A Guiné-Bissau não tem uma tradição de cinema muito bem construída, ou construída sequer, são parcos os filmes guineenses, e o único realizador mais ou menos, ou talvez, conhecido é Flora Gomes. Existem alguns filmes e uns pares de documentários que constituem todo o volume do cinema guineense, e, não tenho a certeza, mas não perfazem duas dezenas. E há já um bom tempo que não se fazia um filme com intenção de ser cinema (não conta o último filme de Flora Gomes, Republica di Mininus, com Danny Glover – aliás, escrevi este artigo há já ano e meio), tirando alguns vídeos amadores de teatro-fora-de-palco, com câmaras estáticas, realizados aqui e além por alguns curiosos, os quais, apesar da sua terrível ou ausente qualidade cinematográfica, fazem a delícia dos meus compatriotas, por serem produtos com os quais se identificam. E é claro que gosto de ver alguns deles, mas só porque têm um amigo meu como protagonista.

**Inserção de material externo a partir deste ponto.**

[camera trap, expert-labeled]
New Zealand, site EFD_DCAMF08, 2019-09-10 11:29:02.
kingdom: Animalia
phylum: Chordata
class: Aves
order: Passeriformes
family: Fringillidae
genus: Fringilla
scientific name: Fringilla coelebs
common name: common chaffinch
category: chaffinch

Ok! É neste meio árido que surge o filme Clara di Sabura, construído com uma mão mais cuidada, porque aspirava a ser cinema, e por isso estou a falar dele como cinema, usando o mesmo padrão de avaliação que uso para os filmes que vejo.

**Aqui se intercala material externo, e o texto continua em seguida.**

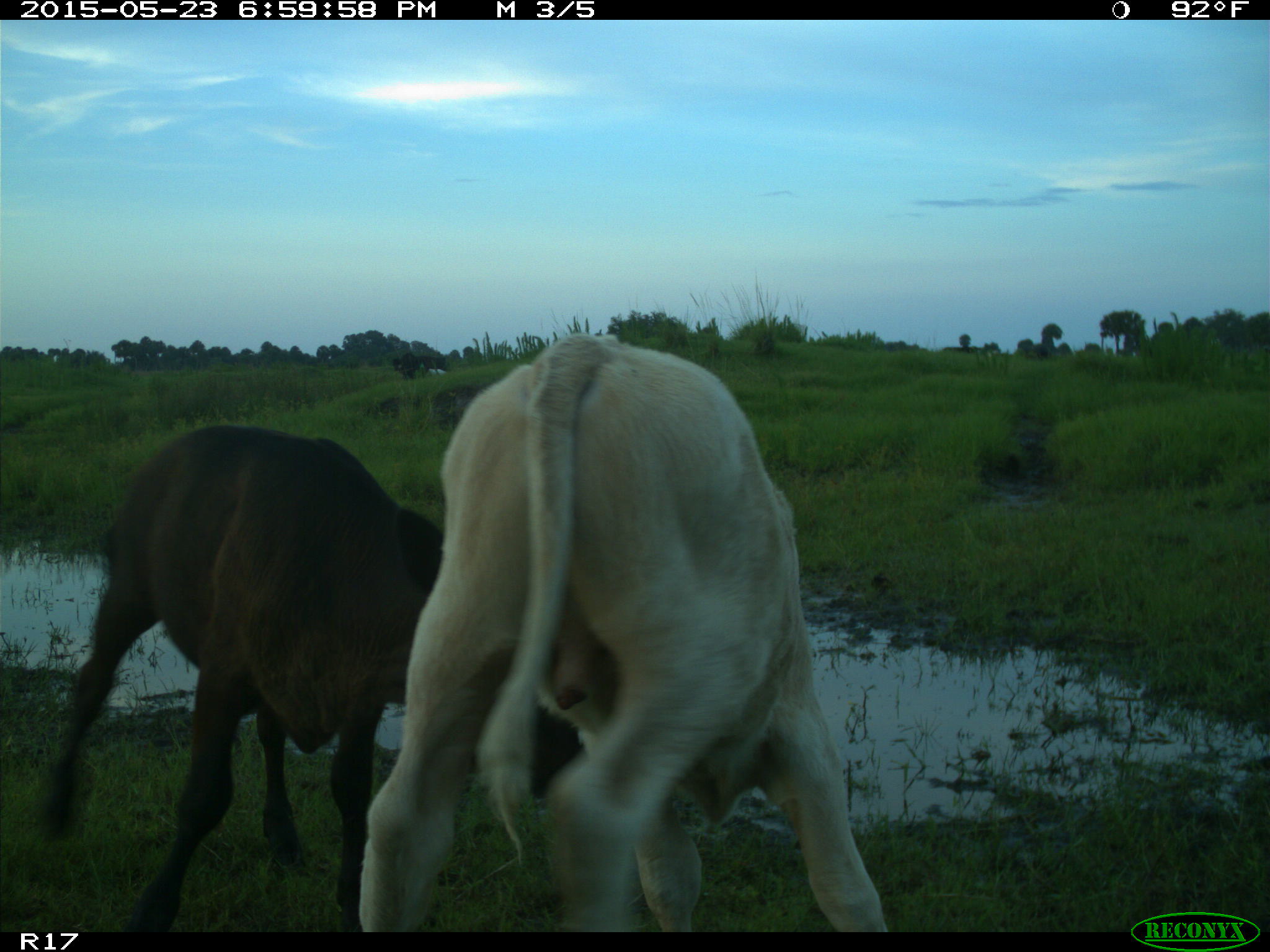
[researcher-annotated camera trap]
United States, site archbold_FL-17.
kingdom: Animalia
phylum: Chordata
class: Mammalia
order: Artiodactyla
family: Bovidae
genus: Bos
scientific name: Bos taurus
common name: domestic cow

Clara di Sabura é um filme muito amador, adaptado de um poema pseudo-moralista (eu disse pseudo, porque no poema o maior atributo de uma boa mulher é encontrar um homem que a case) e o filme não foge do tema, mantém a mesma linha construída pelo poema e faz um rol de discursos ocos e repetitivos, e apesar de querer mostrar a importância que estudar e formar-se pode ter na vida de uma mulher, não consegue esquivar-se de submetê-la (a mulher, é claro) a um poder masculino (e olhem que nem sou feminista).

Eis a sinopse: Clara é uma adolescente sem cabeça para os estudos, preferindo pôr-se bonita e usar a sua beleza para se safar. E toda, mas toda a gente lhe admoesta, dizendo-lhe que está errada, desprezando-a, tanto à sua frente como ao seu atrás (de maneira que lhe alcunham de Clara di Sabura – traduzido em Clara que Gosta Apenas de Bela-Vida, do Bem Bom, da Facilidade, de Festanças, etc…), e toda essa gente advoga, no entanto, estar preocupada com o futuro da Clara. E um dia (ou anos depois), Clara é chamada para trabalhar numa empresa e não sabe ligar o computador.

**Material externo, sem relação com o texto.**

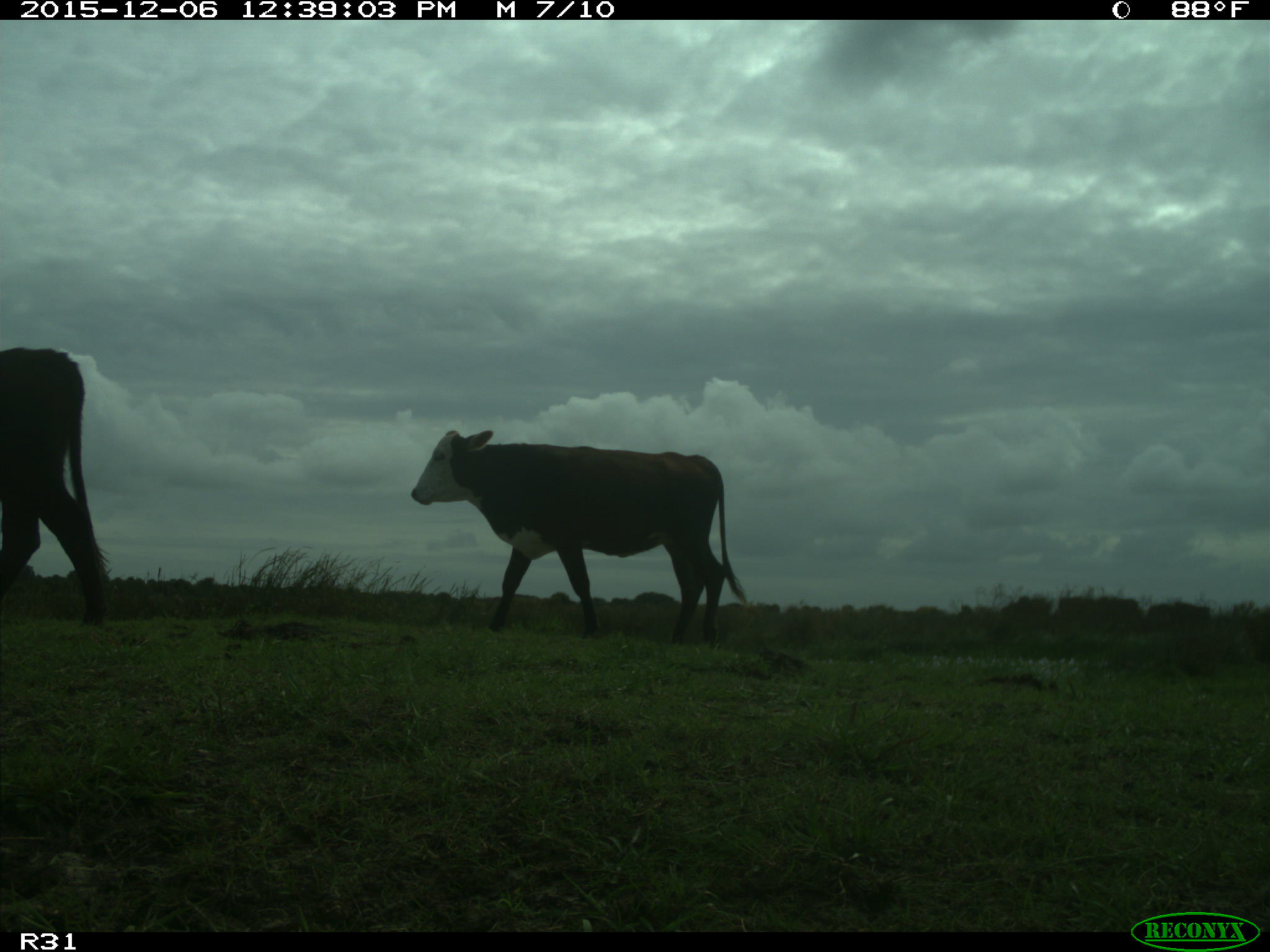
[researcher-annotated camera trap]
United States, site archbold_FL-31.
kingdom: Animalia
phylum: Chordata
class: Mammalia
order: Artiodactyla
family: Bovidae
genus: Bos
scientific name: Bos taurus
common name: domestic cow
Bos taurus (domestic cow).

Eu sei que a intenção do filme era que fossem genuínas as admoestações que as pessoas faziam à Clara, mas como diz o ditado considju dimas i inveja (demasiados conselhos é inveja), por isso, o efeito que consegue é o oposto do pretendido, o que vemos, após as duas primeiras pessoas terem acabado de falar da Clara (ou com ela), é que ela está rodeada de pessoas invejosas, coscuvilheiras e cheias de más-línguas, típico de lugares onde as pessoas não têm mais nada com que se ocupar.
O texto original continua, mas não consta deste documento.